» **WHAT IS EXPECTED**:
Write out, please, the line containing "Of those options" together with all lines after it, up to and including the last one, with no other output.

(Collected data)

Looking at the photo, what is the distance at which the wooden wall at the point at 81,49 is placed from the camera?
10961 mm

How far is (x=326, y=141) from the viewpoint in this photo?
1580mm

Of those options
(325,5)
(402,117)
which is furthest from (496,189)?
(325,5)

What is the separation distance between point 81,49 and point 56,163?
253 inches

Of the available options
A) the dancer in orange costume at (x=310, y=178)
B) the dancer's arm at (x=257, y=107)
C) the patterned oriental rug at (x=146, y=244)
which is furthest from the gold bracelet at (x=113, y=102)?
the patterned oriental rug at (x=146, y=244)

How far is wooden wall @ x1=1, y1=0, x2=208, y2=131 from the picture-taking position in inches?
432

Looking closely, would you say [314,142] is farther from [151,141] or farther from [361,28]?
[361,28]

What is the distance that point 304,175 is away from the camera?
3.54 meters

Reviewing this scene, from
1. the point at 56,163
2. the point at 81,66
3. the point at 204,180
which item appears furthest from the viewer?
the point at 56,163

» **TASK SOLUTION**:
Of those options
(325,5)
(402,117)
which is furthest from (496,189)?
(325,5)

What is the separation distance between point 81,49 and point 56,163?
253 inches

Of the available options
A) the dancer in orange costume at (x=310, y=178)
B) the dancer's arm at (x=257, y=107)
C) the patterned oriental rug at (x=146, y=244)
which is furthest from the gold bracelet at (x=113, y=102)?
the patterned oriental rug at (x=146, y=244)

How far is wooden wall @ x1=1, y1=0, x2=208, y2=131 from the picture-taking position in inches?
432

Looking closely, would you say [314,142] is farther from [151,141] or farther from [361,28]?
[361,28]

What is the distance that point 304,175 is away from the camera?
3.54 meters

Reviewing this scene, from
1. the point at 56,163
2. the point at 81,66
3. the point at 204,180
which item appears furthest from the viewer?
the point at 56,163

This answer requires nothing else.